Existem, ainda hoje, imensos mitos associados à saúde da mulher. A pílula contracetiva é dos temas que tem mais mitos associados, mas não acaba aqui: gravidez, infeções urinárias, higienização e doenças renais são alguns dos mitos que, comumente, se espalham como o vento.
O Expresso esteve à conversa com Nádia Sepúlveda, médica de família e autora do recém publicado “Livro do Bem-Estar e Saúde da Mulher”, que ajudou a desmistificar — ou a confirmar — algumas destas ideias que vamos ouvindo de boca em boca.
1. O antibiótico corta o efeito da pílula?
É falso. "Isso só acontece se a pessoa tiver vómitos a seguir à toma do antibiótico, ou diarreia. A maior parte dos antibióticos que usamos não têm qualquer tipo de efeito na eficácia da pílula", explica Nádia Sepúlveda.

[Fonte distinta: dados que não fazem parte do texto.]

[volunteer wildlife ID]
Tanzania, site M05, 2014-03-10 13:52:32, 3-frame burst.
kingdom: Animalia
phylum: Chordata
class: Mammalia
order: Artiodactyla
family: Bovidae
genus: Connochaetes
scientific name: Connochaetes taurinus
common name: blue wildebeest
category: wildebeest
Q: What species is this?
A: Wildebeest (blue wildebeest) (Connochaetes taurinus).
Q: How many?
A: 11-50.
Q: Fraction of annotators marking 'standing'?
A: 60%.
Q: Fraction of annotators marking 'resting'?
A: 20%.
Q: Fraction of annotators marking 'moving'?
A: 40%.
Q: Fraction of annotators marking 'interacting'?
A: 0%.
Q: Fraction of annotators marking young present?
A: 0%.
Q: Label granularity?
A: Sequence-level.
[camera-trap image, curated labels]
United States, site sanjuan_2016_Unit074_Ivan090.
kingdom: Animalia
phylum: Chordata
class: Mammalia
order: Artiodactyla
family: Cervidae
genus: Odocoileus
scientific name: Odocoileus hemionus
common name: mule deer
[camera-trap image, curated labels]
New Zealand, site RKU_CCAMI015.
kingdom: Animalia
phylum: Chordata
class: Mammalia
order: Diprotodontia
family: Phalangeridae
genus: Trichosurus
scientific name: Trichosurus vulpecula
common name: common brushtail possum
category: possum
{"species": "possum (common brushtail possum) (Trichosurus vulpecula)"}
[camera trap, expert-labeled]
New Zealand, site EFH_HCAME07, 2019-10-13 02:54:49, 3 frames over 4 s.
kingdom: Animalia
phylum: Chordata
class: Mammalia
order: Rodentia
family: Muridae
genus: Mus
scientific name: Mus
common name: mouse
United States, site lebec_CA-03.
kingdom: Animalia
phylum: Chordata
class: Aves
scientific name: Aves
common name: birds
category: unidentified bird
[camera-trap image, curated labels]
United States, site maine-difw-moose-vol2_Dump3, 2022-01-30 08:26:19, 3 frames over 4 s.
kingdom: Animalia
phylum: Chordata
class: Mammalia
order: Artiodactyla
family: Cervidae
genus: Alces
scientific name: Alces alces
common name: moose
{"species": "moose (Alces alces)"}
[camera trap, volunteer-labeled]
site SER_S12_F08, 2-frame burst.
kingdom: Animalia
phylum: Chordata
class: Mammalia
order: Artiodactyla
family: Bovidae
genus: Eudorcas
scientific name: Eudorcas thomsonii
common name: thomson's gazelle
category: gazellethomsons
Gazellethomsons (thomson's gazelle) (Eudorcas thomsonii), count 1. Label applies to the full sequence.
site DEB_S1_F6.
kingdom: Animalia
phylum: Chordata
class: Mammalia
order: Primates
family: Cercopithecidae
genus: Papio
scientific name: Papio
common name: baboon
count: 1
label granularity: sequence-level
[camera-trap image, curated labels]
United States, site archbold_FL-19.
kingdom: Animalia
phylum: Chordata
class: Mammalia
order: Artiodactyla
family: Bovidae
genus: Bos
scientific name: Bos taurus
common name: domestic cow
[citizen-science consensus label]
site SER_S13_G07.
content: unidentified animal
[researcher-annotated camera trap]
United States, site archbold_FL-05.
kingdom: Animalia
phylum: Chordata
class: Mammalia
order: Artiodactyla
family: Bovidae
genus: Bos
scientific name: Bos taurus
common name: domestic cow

2. Tomar a pílula seguida não faz mal?
Verdade. "Não temos nenhuma evidência científica que fazer a toma contínua da pílula faça mal", declara a média de família. E acrescenta: “pode-se fazer e às vezes é opção terapêutica em pessoas que, por exemplo, sangram muito e têm anemias”.
3. Tomar a pílula durante muitos anos causa infertilidade?
Mentira. "Infelizmente há colegas mais antigos que perpetuam essas histórias, mas não, a pílula não interfere na fertilidade e a maior parte das pessoas até volta logo a ter o ciclo menstrual regular. Um a três meses depois e podem engravidar. Às vezes engravidam no mês seguinte [à paragem da toma] — cuidado."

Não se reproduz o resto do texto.